### Task
Put the material, starting at its beginning and ending at the line containing "3.01 meters", into a two-column CSV with the columns "text" and "answer". Give one row for each text and its answer, with each value in a single quoted field and line breaks replaced by spaces, and leave out the pictures.

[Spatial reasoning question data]

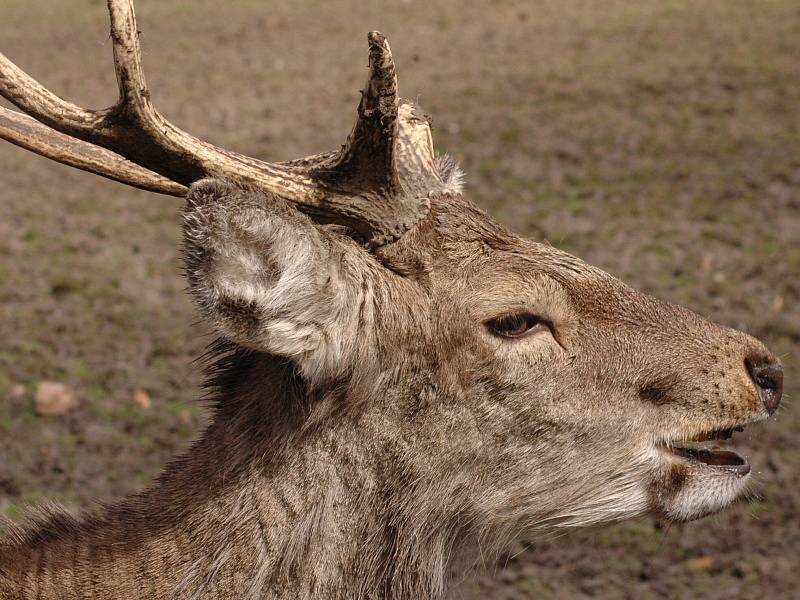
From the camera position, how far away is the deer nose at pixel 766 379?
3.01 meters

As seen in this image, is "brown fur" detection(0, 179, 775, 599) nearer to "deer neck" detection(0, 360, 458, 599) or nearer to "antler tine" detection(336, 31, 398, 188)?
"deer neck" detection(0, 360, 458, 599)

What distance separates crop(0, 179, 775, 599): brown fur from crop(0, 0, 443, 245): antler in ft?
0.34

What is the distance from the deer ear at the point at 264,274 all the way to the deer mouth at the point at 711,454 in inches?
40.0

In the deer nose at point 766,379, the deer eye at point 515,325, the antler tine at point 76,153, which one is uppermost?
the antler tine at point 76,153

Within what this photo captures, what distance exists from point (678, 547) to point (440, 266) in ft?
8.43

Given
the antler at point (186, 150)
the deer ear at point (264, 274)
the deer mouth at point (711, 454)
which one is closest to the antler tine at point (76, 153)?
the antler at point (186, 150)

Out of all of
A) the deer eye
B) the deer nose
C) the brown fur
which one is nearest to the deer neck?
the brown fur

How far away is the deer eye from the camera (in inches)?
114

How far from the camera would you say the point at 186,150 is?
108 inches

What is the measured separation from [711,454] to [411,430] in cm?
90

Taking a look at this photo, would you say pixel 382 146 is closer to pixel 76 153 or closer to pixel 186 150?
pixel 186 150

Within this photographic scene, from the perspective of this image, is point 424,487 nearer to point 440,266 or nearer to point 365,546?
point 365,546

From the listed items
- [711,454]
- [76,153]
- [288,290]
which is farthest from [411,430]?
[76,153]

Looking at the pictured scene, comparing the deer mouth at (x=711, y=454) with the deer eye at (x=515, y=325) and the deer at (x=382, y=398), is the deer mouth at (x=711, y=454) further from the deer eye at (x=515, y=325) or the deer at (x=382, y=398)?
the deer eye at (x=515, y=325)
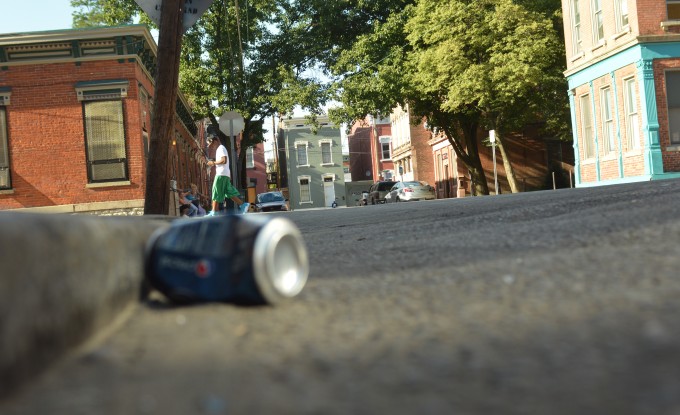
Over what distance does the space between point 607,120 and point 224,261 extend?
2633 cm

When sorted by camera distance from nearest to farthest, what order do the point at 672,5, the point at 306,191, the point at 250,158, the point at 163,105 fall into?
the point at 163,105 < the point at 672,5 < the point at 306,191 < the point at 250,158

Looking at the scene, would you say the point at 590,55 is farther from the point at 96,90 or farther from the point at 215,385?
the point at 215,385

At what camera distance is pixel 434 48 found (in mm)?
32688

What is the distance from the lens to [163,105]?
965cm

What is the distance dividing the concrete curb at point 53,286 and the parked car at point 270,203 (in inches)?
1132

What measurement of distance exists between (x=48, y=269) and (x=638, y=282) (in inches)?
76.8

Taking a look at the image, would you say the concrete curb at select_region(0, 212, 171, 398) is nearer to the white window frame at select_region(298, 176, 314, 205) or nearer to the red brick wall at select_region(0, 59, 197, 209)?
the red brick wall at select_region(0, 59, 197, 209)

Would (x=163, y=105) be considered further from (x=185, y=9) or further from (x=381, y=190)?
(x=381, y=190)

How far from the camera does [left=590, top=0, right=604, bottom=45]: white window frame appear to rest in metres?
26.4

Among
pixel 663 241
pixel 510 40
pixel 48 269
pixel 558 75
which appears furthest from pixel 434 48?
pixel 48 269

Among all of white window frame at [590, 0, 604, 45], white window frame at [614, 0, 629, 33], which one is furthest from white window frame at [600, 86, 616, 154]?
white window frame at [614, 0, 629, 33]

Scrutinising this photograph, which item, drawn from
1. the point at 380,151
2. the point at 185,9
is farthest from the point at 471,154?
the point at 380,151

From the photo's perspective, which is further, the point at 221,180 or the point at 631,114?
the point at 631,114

### Solution to this problem
text,answer
"From the camera position, how far away is the deer nose at pixel 766 379?","3.01 meters"